С каждым днем Сссеракис становился все более угрюмым и в то же время все более откровенным. Странно думать, что бестелесное присутствие в моем сознании могло быть угрюмым, но так оно и было. Я думаю, что именно отсутствие прогресса сделало ужас таким. Я обещала отослать его обратно в Другой Мир, и вот я здесь, пускаю корни в Ро'шане и провожу свои дни, плетя корзины и жалуясь на растущего во мне ребенка.
Каждую ночь мне снились твари, преследующие меня. Иногда это были земляне, иногда существа из Другого Мира. Однажды за мной даже гналась я сама; более злобная версия меня самой хотела поймать и вытеснить меня из моего тела. Я просыпалась с криком так часто, что Хардт перестал меня проверять. Я думаю, что сделала жизнь в нашем маленьком домике довольно неприятной для остальных.
Рутина — смерть прогресса, и я погрязла в рутине. Я ненавидела себя за это. Полагаю, я должна винить за эту рутину свою дочь и, одновременно, поблагодарить ее за то, что она в конце концов избавила меня от рутины. Поверь мне, нет ничего лучше родов, чтобы изменить статус-кво.
Глава 20
Что такого можно сказать о родах, чего еще не было сказано? Это шумно, грязно и чертовски больно. Я бы не рекомендовала этого делать. По общему мнению, гарнам это дается гораздо легче, хотя я слышала, что любой, кто находится в пределах видимости, в конечном итоге покрывается какими-то выделениями. По крайней мере, я могу сказать вот что: я родила свою первую дочь без осложнений… Если не считать того, что Хардт упал в обморок от этого зрелища.

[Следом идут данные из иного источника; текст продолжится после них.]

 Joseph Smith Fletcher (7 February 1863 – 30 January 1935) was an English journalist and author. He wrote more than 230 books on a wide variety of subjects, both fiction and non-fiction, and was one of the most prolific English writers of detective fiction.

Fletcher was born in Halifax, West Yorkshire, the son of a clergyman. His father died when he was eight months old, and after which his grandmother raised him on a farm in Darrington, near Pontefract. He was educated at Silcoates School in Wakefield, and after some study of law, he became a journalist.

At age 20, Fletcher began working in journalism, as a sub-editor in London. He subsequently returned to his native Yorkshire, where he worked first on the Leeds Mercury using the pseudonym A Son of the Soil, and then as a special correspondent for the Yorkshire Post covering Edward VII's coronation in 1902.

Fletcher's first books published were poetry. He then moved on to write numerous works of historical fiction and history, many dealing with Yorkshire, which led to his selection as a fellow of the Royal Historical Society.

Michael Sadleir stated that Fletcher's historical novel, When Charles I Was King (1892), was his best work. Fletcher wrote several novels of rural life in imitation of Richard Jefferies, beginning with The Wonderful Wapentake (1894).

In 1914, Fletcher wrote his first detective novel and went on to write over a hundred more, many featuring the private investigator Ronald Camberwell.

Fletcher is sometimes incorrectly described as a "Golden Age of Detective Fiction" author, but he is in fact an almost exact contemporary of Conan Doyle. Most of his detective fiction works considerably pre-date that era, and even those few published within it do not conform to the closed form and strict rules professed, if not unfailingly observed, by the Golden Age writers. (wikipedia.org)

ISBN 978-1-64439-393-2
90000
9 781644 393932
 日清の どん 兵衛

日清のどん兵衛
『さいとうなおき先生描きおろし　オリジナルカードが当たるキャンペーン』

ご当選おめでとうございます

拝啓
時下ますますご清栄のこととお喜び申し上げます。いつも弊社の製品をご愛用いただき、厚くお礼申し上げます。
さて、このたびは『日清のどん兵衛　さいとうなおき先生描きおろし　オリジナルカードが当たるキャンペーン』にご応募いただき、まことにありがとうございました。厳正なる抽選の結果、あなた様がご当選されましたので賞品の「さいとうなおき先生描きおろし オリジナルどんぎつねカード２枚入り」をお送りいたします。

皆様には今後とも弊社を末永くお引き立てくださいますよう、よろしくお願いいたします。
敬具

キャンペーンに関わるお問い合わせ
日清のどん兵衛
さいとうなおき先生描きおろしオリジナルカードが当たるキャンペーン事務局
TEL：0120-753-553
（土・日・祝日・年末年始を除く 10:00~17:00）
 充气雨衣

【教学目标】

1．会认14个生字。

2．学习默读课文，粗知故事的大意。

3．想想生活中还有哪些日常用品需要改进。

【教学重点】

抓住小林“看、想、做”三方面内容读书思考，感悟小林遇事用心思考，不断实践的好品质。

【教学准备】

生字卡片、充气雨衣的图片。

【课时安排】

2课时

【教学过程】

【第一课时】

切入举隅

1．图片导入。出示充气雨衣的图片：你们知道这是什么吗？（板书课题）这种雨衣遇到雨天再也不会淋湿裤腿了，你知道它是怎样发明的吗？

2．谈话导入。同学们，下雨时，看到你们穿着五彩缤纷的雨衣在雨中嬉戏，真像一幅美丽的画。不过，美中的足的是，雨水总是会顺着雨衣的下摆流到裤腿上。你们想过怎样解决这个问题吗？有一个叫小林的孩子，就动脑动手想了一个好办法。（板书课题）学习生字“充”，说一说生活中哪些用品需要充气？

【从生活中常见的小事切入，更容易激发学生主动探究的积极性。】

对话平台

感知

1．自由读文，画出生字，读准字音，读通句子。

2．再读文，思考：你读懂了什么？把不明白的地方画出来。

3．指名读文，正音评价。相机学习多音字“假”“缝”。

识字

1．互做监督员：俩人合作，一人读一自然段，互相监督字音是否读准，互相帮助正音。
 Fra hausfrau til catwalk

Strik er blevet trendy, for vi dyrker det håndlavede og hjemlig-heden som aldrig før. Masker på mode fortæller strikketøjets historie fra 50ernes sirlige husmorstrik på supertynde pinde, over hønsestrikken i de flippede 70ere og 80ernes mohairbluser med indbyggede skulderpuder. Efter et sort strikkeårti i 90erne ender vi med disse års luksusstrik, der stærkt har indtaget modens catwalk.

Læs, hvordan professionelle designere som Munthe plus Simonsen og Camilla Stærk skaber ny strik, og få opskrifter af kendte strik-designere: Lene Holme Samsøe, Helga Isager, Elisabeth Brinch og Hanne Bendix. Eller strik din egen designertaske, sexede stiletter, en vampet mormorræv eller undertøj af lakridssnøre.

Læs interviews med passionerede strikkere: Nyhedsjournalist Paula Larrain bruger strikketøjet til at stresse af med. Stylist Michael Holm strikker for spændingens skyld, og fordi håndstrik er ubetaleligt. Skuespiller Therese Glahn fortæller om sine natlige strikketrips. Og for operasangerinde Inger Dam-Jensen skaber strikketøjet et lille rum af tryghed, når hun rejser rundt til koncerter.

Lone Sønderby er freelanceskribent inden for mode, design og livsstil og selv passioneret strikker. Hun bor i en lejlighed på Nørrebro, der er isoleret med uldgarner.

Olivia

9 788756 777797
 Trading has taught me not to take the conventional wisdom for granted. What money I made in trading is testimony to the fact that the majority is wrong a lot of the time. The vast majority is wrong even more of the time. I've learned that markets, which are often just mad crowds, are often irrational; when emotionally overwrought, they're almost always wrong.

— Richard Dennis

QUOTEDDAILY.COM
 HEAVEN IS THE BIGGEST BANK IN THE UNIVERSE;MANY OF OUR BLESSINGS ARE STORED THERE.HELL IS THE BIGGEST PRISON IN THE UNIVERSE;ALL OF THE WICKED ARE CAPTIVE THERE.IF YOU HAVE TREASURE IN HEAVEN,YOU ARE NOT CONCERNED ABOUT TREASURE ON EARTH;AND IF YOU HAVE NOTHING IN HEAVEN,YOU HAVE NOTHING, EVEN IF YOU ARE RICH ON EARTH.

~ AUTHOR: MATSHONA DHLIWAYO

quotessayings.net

Это заняло некоторое время, хотя я этого и ожидала. Моя акушерка Коучи, женщина-пахт с мехом цвета миндаля в огненных полосах, помогла мне пережить самое тяжелое, пообещав, что все скоро закончится. С тех пор я обнаружила, что лгать роженицам — обычная практика. Это было утомительно, гораздо больше, чем во второй раз. Интересно, не потому ли моя вторая дочь, Сирилет, так спешила выйти в свет, чтобы показать миру свое присутствие. Я без колебаний называю свою вторую дочь чудовищем, и полмира поддерживает меня в этом суждении. И все же я ее люблю. Со всем тем, что я знаю, и несмотря на все то, что она сделала, я ее люблю. Но мы еще не дошли до этой части моего рассказа.
Во время родов я невероятно устала. Это была такая усталость, которая может вывести человека из себя и ввергнуть в небытие, но я держалась. Лежа там, вся в поту и едва помня о том, что нужно дышать. Я видела, как акушерка и Тамура окружили маленький столик. Моя дочь не кричала. Она не издала ни единого звука. Несмотря на усталость, я почувствовала, как холодный страх заползает внутрь, обволакивая мое сердце.
Она мертва. Мысли Сссеракиса отражали мои собственные. От нее не исходит ничего, кроме смерти.